Given text: Begin
The most noticeable characteristic of CARB syndrome is the apparent impairment of brain function that impairs a person’s ability to function in virtually all settings. It’s also interesting to note that increases or decreases in brain dysfunction symptoms seem to precede changes in body composition, suggesting that the brain calls the shots when it comes to fat storage, consistent with known physiology.
The treatment for CARB syndrome is relatively complex, but the key to effective treatment is to suppress the brain dysfunction symptoms that make lifestyle changes virtually impossible. The lead symptoms of CARB syndrome are excessive hunger and powerful cravings for sweet and starchy food. If you throw in some of the other 22 CARB syndrome symptoms, people simply can’t comply with healthy lifestyle changes. Decades ago, I learned the key to the successful treatment of CARB syndrome is to suppress these symptoms using low dose medications combined with the monoamine neurotransmitter precursors L-tyrosine and 5-htp in a ratio of 10 to 1.
Given text: End
Provided data: Begin
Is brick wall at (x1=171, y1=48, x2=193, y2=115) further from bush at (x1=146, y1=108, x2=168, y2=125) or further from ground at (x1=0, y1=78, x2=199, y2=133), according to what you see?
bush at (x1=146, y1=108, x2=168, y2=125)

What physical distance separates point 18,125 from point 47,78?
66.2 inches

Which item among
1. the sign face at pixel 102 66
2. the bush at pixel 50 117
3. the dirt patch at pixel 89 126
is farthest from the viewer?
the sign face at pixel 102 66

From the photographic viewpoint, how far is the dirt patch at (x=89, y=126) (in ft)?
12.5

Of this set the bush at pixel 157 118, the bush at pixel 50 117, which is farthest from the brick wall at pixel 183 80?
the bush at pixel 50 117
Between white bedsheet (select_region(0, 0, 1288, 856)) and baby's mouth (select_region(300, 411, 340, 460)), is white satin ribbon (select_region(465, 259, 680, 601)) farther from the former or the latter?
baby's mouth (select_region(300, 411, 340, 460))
Provided data: End
Provided data: Begin
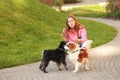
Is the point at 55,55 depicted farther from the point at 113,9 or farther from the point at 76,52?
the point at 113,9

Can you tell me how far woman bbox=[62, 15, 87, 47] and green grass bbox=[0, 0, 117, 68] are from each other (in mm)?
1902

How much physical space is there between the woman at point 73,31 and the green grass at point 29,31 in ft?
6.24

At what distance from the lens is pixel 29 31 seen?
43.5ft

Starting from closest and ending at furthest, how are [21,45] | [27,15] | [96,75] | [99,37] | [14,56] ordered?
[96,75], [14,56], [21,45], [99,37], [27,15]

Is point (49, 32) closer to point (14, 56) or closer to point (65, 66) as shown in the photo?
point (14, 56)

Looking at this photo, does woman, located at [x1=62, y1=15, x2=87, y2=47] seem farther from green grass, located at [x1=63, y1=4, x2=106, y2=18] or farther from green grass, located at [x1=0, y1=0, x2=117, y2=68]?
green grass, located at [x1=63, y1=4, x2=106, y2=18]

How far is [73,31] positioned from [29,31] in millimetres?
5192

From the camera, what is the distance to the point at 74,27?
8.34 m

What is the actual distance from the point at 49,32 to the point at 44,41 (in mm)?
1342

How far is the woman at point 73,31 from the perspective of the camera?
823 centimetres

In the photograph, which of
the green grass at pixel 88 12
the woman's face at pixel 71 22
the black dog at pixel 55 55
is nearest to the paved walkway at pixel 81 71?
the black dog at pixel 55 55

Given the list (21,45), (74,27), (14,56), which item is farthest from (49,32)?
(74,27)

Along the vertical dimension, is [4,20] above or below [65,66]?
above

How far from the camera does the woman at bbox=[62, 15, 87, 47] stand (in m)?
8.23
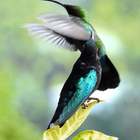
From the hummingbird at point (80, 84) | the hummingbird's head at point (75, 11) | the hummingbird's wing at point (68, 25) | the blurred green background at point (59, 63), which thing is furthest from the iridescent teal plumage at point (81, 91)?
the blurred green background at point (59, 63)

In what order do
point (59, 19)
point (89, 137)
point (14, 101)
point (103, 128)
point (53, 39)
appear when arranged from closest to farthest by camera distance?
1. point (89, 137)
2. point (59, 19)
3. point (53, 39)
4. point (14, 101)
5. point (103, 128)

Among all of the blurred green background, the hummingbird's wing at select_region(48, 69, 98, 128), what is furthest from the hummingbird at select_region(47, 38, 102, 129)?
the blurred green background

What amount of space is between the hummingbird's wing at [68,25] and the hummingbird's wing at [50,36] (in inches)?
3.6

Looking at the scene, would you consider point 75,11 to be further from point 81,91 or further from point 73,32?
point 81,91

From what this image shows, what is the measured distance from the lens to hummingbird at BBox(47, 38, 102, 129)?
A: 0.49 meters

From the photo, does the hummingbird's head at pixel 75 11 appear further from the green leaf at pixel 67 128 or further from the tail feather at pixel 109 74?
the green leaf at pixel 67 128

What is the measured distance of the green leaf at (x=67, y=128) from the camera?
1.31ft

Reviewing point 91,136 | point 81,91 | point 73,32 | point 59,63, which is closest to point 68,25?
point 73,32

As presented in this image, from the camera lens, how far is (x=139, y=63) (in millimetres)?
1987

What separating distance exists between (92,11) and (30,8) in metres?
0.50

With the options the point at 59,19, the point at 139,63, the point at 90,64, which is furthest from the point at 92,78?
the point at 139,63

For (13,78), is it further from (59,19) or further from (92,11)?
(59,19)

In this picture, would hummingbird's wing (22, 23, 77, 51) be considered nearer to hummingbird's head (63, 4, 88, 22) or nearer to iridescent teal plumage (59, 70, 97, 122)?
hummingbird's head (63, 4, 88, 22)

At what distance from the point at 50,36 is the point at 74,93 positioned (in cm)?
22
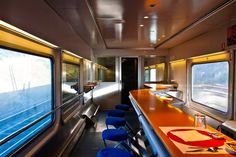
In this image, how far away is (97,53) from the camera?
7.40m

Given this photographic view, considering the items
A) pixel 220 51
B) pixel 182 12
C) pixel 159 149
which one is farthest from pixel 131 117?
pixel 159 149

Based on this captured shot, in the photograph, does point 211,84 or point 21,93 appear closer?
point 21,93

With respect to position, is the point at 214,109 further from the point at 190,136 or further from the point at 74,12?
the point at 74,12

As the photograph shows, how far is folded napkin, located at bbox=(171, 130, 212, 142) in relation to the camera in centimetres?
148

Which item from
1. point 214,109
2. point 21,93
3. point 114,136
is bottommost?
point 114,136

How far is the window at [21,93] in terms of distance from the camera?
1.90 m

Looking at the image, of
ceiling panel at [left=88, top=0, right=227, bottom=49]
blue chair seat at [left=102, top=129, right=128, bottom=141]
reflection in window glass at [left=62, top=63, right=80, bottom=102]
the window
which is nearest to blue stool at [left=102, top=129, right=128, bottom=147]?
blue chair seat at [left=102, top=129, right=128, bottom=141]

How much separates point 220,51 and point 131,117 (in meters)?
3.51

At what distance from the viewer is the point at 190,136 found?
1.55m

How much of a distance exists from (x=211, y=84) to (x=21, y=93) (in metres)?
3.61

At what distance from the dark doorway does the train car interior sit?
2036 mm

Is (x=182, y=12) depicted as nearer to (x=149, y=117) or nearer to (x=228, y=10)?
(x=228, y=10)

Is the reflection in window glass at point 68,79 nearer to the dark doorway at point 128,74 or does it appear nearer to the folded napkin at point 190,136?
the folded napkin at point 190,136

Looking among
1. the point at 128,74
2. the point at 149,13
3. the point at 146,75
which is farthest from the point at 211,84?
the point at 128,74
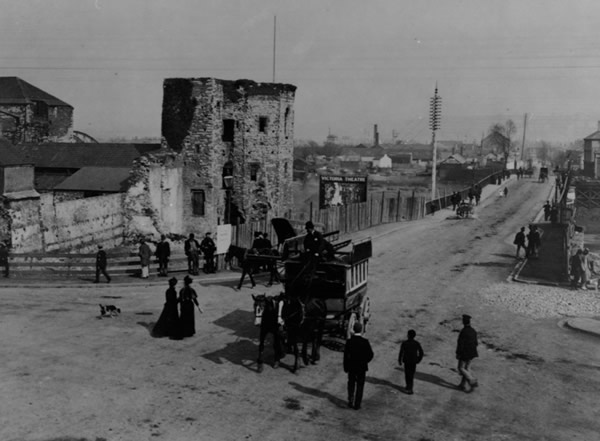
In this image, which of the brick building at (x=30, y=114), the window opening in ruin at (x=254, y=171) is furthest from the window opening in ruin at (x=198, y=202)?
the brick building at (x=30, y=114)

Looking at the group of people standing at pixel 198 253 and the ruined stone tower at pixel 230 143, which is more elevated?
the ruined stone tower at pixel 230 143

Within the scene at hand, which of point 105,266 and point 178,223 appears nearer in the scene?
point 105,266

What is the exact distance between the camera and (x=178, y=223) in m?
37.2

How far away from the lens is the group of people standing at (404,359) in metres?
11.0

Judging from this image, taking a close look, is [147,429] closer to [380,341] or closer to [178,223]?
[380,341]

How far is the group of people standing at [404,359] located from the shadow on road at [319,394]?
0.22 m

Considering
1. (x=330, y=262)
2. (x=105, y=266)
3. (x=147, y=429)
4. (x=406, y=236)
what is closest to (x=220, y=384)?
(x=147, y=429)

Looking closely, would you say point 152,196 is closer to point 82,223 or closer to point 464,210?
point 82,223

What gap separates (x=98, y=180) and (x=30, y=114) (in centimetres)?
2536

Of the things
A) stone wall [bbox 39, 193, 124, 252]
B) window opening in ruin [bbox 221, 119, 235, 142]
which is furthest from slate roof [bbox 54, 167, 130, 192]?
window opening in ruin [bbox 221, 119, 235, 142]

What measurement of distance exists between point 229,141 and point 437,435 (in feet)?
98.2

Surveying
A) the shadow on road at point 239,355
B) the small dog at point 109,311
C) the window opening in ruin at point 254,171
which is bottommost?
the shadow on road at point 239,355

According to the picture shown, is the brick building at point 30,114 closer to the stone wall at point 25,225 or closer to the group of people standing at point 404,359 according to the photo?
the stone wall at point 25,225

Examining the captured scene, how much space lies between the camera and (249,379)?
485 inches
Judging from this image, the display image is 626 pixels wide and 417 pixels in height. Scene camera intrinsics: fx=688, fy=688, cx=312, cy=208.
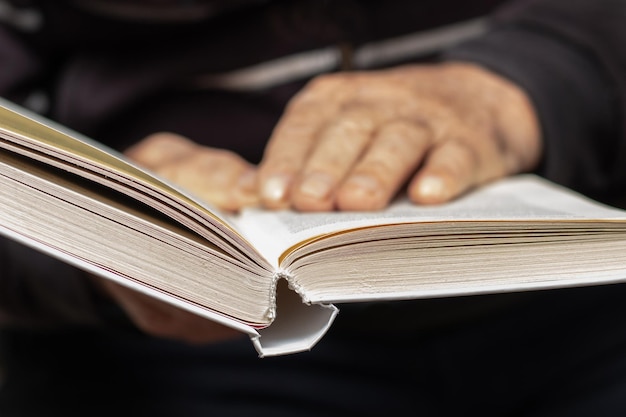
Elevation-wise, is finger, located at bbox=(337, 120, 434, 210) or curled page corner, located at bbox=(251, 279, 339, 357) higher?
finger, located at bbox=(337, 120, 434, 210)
Provided data: End
## Task brief
Answer from the CARB syndrome text:
(a) What do increases or decreases in brain dysfunction symptoms seem to precede?
(b) What are the lead symptoms of CARB syndrome?
(c) In what ratio are L-tyrosine and 5-htp combined?
The material is not needed for this exercise.

## Expected answer
(a) Changes in body composition.
(b) Excessive hunger and powerful cravings for sweet and starchy food.
(c) 10 to 1.